Sunday, July 12, 2015

2030: A mini ice age climate reprieve

Articles have been going around touting a possible "mini ice age" coming in 2030. The premise is that scientists have predicted a significant drop in "sun activity" (which I think means the number of spots, which are essentially tides of fire), leading to a condition known as the Maunder Minimum, which will therefore lead to significant drops of temperature on Earth, as evidenced by the rare freezing of the Thames river in the late 1600s which coincided with the last Maunder Minimum.

It doesn't help that news outlets are titling their articles with hyperbolae like "the sun will 'go to sleep' in 2030" or "the sun will become inactive" and so on. Climate skeptics have already rallied around this, pointing out things like "the Sun is also part of the climate" and "no wonder they renamed it from warming to change", and so on. Are they right? As usual, they are not.
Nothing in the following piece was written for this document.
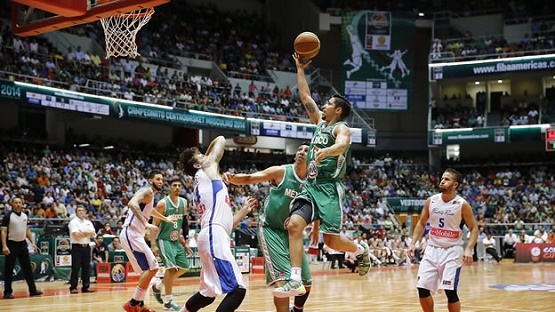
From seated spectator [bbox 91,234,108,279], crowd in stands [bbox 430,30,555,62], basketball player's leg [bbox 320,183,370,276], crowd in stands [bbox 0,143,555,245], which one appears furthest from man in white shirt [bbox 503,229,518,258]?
basketball player's leg [bbox 320,183,370,276]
For one, the freezing of the Thames river was a local condition. While it's true that didn't happen often and didn't happen again after, the flow of the river was altered (sped up) by the replacement of structures in the water about a century later. In other words, we removed the conditions under which the river could freeze. Summers were not any cooler (which we'd expect if the sun is emitting significantly less energy), nor were overall temperatures affected elsewhere in the world. Furthermore, the Maunder Minimum purportedly at fault started 50 years before the Thames froze. So, either it was unrelated, or it took 50 years for the effects to catch up. Either way, we're not gonna see an ice age in 2030 as a result of this.

Suppose for a second that global temperatures will drop significantly as a result of reduced sun activity. What then? if we continue to blanket the Earth in greenhouse gases, we'll roast that much more when the sun becomes "active" again. If we truly believe temperatures will drop, it's even more incentive to get our clean air acts together and use that as a boost towards mitigating climate change damage.